Trend-following is a major trading style that is used by a large number of traders out there. Why is trend-following so popular? Because it works. Markets like to trend, and measuring the strength of a trend allows traders to find high-probability trade setups in trending markets.
In the following lines, we’ll explain some of the best trend and reversal indicators for Forex trading, spanning from price-action techniques to actual technical indicators.
Measuring trend projections
One of the most important tools that a trader has at his disposal when trading trends is the measurement of trend projections.
Every trend is formed the same way. In an uptrend, the price forms consecutive higher highs and higher lows, and in a downtrend, the price forms consecutive lower highs and lower lows. However, this alone doesn’t tell us much about the strength of the underlying trend. For this, we are measuring the trend projections.
Trend projections are simply the distance between a fresh higher high and the top of the previous higher high. The longer the projection of the new impulse wave, the stronger is the trend. Simply put, when buyers outnumber sellers and buying pressure grows at a high pace, the projection will be longer and the trend stronger.
The opposite is true when buyers are relatively weak. In this case, the projection will be shorter, and the trend will be weaker. If you’re a trend-following trader, you would like to avoid entering into the trend when projections are short.
While we used the example of an uptrend here, the same is true for downtrends as well, but in that case, selling pressure is stronger than buying pressure.
Measuring trend corrections
There is another very useful tool in measuring the strength of the trend besides projections, which is measuring trend corrections. While long projections indicate a strong underlying trend, the opposite is true for corrections. Deep corrections signal that a trend is weak, while shallow corrections signal that a trend is strong.
Deep corrections form when a large number of market participants lock in their profits or when sellers anticipate that the current price is too high and therefore push it down.
On the other hand, shallow corrections form when selling pressure is relatively weak compared to buying pressure, and buyers use any opportunity to enter into the market, even on the slightest pullback. The length of the correction is measured from the top of an impulse wave to the bottom of the corrective wave.
The same is true for downtrends as well, only that in that case buyers outperform sellers during periods of pullbacks. But, the underlying concept is the same in both downtrends and uptrends: Deep corrections signal weakness and shallow corrections signal strength.
When measuring the strength of a trend, traders can take advantage of short projections and deep corrections to anticipate a potential trend reversal. Since short projections mean that buying pressure is losing steam and deep corrections signal that buyers either lock in their profits or sellers feel that the current price is too high (in uptrends), traders can look out for those clues as they signal a high probability of a trend reversal.
In the images above, we’ve shown how projections and corrections look like in a trend. Notice that in both examples we have a quite weak trend, as projections are rather short and corrections deep. This means that the market is ready for a reversal. Here is what happened next in the exact same chart.

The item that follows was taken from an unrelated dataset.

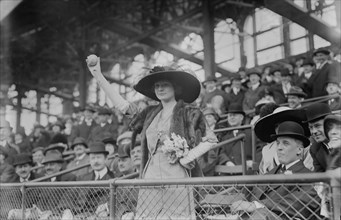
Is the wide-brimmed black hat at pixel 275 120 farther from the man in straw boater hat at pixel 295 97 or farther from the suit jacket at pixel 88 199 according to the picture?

The market reversed strongly with very long projections and shallow corrections.
Using the ADX indicator
Another way to measure the strength of a trend is to use the ADX indicator. The ADX, or Average Directional Movement Index, consists of three lines: the ADX line, the DI+ line, and the DI- line.
The ADX line measures the power of the trend, with readings above 25 generally signaling that a market is trending. Readings of 50 to 70 signal a strong trend, and readings above 70 signal a very strong trend. Notice that the ADX line returns the same values for both uptrends and downtrends, as the ADX line is used to measure the strength and not the direction of a trend.
To get the direction of a trend, we can use the DI+ and DI- lines. When the DI+ line lies above the DI- line and the ADX line has a reading of 25 or higher, this means that the market is forming an uptrend. However, when the DI+ line lies below the DI- line, but the ADX stays at 25 or higher, this signals that the market is turning into a downtrend.
Here is how the ADX indicator looks like when applied to a chart.
Using Moving Averages
Last but not least, traders can also use moving averages to determine the strength of a trend or to anticipate potential trend reversals. Moving averages are technical indicators that take the closing prices of a pre-specified number of periods and plot the average price on the chart.
Moving averages are very popular among trend-following traders, especially the 21-day, 50-day, 100-day, and 200-day MAs. Those lines often act as important support or resistance levels on the chart, with a break below the 200-day MA, for example, often signaling a trend reversal.
The slope of MAs can also be used to identify the direction and strength of a trend. The steeper the moving average, the stronger the trend.
Measuring trends is a very important job of every trend-following trader. If a strong trend forms in front of your eyes, you have many more opportunities to enter the trend at pullbacks and to find high-probability trade setups.
In this article, we’ve covered how to measure the strength of a trend and how to anticipate trend reversals by measuring the length of projections, the depth of corrections, reading the ADX indicator, and assessing the slope of moving averages. It’s your turn now to apply all the tools in your daily trading.